1 Desember 2022
Timnas Indonesia U-20 berhasil mengalahkan Moldova dengan skor 3-1.

Jakarta – Timnas Indonesia U-20 berhasil mengalahkan Moldova dengan skor 3-1. Berikut kunci kemenangan skuad Garuda Muda dalam laga tersebut.
Timnas Indonesia U-20 berhasil menaklukkan Moldova dengan skor 3-1. Rabbani Tasnim, Muhammad Ferarri, dan Marselino Ferdinan bergantian mencetak gol ke gawang Moldova.

Kemenangan ini jadi modal bagus bagi Timnas Indonesia U-20 dalam persiapan menuju Piala Asia dan Piala Dunia tahun depan. Setelah menang pada laga ini, Timnas Indonesia U-20 bakal kembali bertarung lawan Moldova pada Jumat (4/11).

Berikut kunci kemenangan Timnas Indonesia U-20 vs Moldova.

  1. Pergantian Cermat

Shin Tae Yong menunjukkan kemampuan membaca alur pertandingan dengan baik di laga ini. Ketika skuad Garuda Muda kesulitan mencetak gol, Shin Tae Yong memasukkan sejumlah nama pengganti, termasuk Zanadin Fariz dan Rabbani Tasnim.

Dua pemain pengganti ini yang pada akhirnya bisa memecah kebuntuan. Assist Zanadin bisa diselesaikan dengan baik oleh Rabbani Tasnim.

  1. Skema Bola Mati yang Maksimal

Timnas Indonesia U-20 mencetak tiga gol ke gawang Moldova dan dua di antaranya berasal dari skema bola mati. Yang paling mencolok tentu skema lemparan ke dalam yang dilepaskan oleh Robi Darwis.

Lemparan ke dalam Robi bisa membuat kiper Moldova melakukan blunder sehingga bola jatuh ke kaki Muhammad Ferarri. Ferarri tanpa kesulitan melepaskan tendangan ke gawang yang terbuka lebar.

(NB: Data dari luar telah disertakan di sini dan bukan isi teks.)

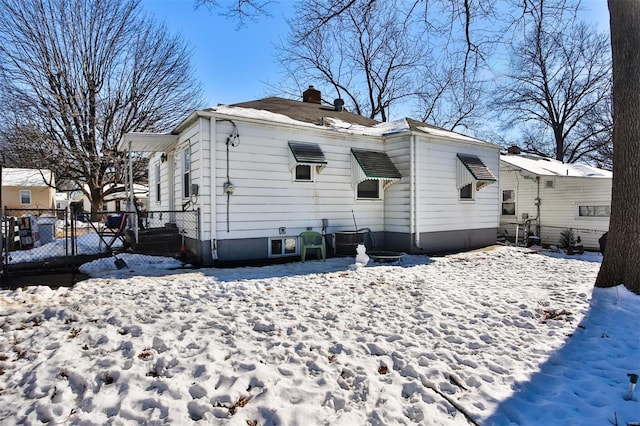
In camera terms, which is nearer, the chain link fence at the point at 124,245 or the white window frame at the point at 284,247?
the chain link fence at the point at 124,245

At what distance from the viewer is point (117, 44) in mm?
21812

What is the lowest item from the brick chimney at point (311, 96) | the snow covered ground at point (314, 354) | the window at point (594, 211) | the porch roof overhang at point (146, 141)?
the snow covered ground at point (314, 354)

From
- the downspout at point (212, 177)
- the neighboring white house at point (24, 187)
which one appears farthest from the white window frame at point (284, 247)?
the neighboring white house at point (24, 187)

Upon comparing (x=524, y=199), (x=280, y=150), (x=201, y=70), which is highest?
(x=201, y=70)

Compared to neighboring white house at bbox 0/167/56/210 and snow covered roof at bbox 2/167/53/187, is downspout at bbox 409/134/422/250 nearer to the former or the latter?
neighboring white house at bbox 0/167/56/210

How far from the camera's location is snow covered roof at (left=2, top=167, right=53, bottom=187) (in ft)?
91.4

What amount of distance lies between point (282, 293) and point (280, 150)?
4.29 meters

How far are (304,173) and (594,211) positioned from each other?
43.9 ft

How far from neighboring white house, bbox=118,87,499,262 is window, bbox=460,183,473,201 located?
0.03m

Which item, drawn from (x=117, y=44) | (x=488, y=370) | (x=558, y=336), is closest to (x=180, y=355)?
(x=488, y=370)

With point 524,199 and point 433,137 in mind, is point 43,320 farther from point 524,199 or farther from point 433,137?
point 524,199

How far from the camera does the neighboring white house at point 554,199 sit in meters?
15.1

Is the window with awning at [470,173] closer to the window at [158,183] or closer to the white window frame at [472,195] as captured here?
the white window frame at [472,195]

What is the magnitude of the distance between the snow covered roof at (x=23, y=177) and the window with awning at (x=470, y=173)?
30.5 meters
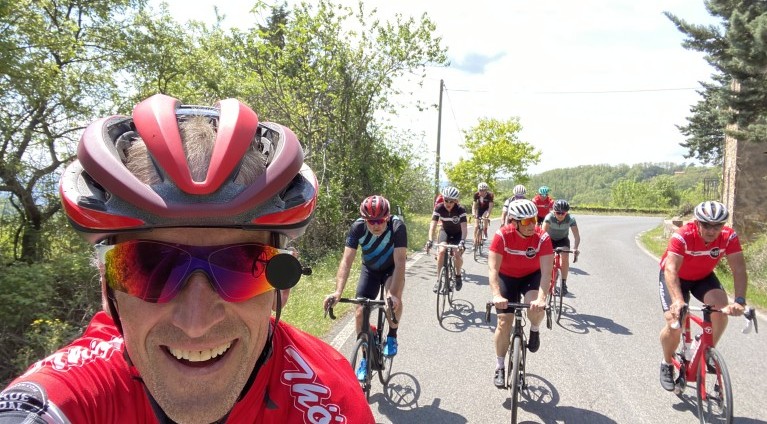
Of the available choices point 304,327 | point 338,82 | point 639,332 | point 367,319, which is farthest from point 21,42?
point 639,332

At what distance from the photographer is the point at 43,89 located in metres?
6.21

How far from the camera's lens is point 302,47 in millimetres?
12141

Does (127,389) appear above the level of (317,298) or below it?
above

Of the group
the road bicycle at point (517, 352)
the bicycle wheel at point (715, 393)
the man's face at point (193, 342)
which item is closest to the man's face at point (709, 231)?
the bicycle wheel at point (715, 393)

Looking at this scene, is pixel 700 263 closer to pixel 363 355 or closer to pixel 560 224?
pixel 560 224

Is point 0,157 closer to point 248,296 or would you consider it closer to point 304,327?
point 304,327

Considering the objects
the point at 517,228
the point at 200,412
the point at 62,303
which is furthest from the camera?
the point at 62,303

Sedangkan skema bola mati lainnya yang berujung gol di laga ini adalah penalti yang dilepaskan oleh Marselino Ferdinan. Marselino melakukan eksekusi penalti yang impresif karena mengarahkan bola ke pojok kanan atas.

  1. Kuasai Lini Tengah

Setelah kalah dalam perebutan bola di babak pertama, Timnas Indonesia U-20 benar-benar dominan di babak kedua. Arkhan Fikri dan kawan-kawan benar-benar mendominasi distribusi bola.

Hal itu kemudian berpengaruh pada banyaknya peluang yang didapat Timnas Indonesia U-20 di babak kedua. Banjir peluang yang didapat skuad Garuda Muda akhirnya mampu mencetak tiga gol.

Penguasaan lini tengah juga otomatis membuat Moldova minim memberikan ancaman di babak kedua.

  1. Sabar dan Tenang

Timnas Indonesia U-20 mampu bermain tenang dan sabar dalam duel lawan Moldova. Umpan-umpan pendek yang diperagakan oleh pemain-pemain Timnas Indonesia U-20 mampu merusak kesolidan lini belakang Moldova.

Kombinasi umpan pendek dan kecepatan pemain-pemain Indonesia benar-benar bisa jadi senjata yang mematikan bagi Garuda Muda.

  1. Mental Kuat

Setelah didominasi lawan di babak pertama, Timnas Indonesia U-20 menunjukkan mental bertanding yang kuat di babak kedua. Garuda Muda tidak lelah mengejar ketinggalan.

Ketika pada akhirnya Muhammad Ferarri dan kawan-kawan bisa menyamakan kedudukan, kepercayaan diri pemain-pemain makin terlihat meningkat. Hal itu yang pada akhirnya mengantar Timnas Indonesia U-20 meraih kemenangan.

Selanjutnya Timnas Indonesia U-20 dijadwalkan akan kembali menghadapi Moldova U-20 di Turki pada Jumat (4/11) mendatang.